Additionally, I used it to replicate many popular callback choices to evaluate their performance:

// Roughly equivalent to std::function<int(string, string)>
// 24 byte
template<typename FT>
using DynamicCB =
  Callback<FT, MovePolicy::DYNAMIC, CopyPolicy::DYNAMIC, DestroyPolicy::DYNAMIC, SBOPolicy::DYNAMIC_GROWTH, 16>;
  
// Fixed size variant of the above. 16 bytes.
template<typename FT>
using FixedDynamicCB =
  Callback<FT, MovePolicy::DYNAMIC, CopyPolicy::DYNAMIC, DestroyPolicy::DYNAMIC, SBOPolicy::FIXED_SIZE, 16>;

// Only allows trivially-copyable invocables to optimize
// calls. Faster to call than the above variant at the cost
// of slightly more memory.
// 32 bytes
template<typename FT>
using TrivialCB = Callback<FT,
                           MovePolicy::TRIVIAL_ONLY,
                           CopyPolicy::TRIVIAL_ONLY,
                           DestroyPolicy::TRIVIAL_ONLY,
                           SBOPolicy::DYNAMIC_GROWTH,
                           16>;

// This is probably the most useful specilization I used
// in work - the 8 byte storage allows us to store a
// lambda with captured {this}
// 16 bytes
template<typename FT>
using FixedTrivialCB = Callback<FT,
                                MovePolicy::TRIVIAL_ONLY,
                                CopyPolicy::TRIVIAL_ONLY,
                                DestroyPolicy::TRIVIAL_ONLY,
                                SBOPolicy::FIXED_SIZE,
                                8>;

// Basically just a function pointer
template<typename FT>
using FunctionPtr = Callback<FT,
                             MovePolicy::TRIVIAL_ONLY,
                             CopyPolicy::TRIVIAL_ONLY,
                             DestroyPolicy::TRIVIAL_ONLY,
                             SBOPolicy::NO_STORAGE,
                             0>;

I benchmarked various scenarios:

Constructing and destructing 100K callbacks in a vector.
Invoking one of 400 callbacks 1M times.
Copying from one of 100K callbacks into one of 400 callbacks and invoking the updated callback. This process was repeated 1M times.

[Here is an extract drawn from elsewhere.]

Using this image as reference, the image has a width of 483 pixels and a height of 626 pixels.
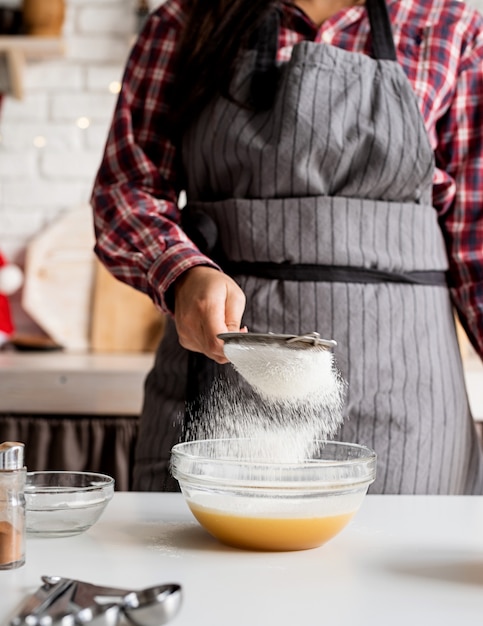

The results are as follows:

Small 8-byte Function Pointer

In this test case, the callable is an 8-byte global function pointer. We tested both without the strongly-typed function technique (plain function pointers) and with a strongly-typed lambda wrapper.

Overall, for invocation, function pointers are slightly faster than the alternatives. Using a strongly-typed function as input eliminated the difference. As for the copy and call scenario, all implementations over 16 bytes are the slowest, followed by 16-byte implementations, and then the 8-byte raw function pointer. The virtual dispatch and trampoline approach displayed similar overhead in calling, while dynamic heap allocation considerably impacted copy performance.

16-byte Callable Object

When it comes to a 16-byte callable object, it still demonstrated similar performance behavior as the previous case. All implementations have similar call performance, while the 16-byte implementation demonstrated much better copy and call performance. The difference might be explained by accumulated cache pressure.

Conclusion

In this article, we discussed the design choices for the interface and implementation of the C++ callback class. We claim that the performance of implementation could be impacted by both the dispatch and storage implementations and covered many approaches to optimize them. In the end, we implemented these trade-offs via a PolicyCB class and discussed the performance.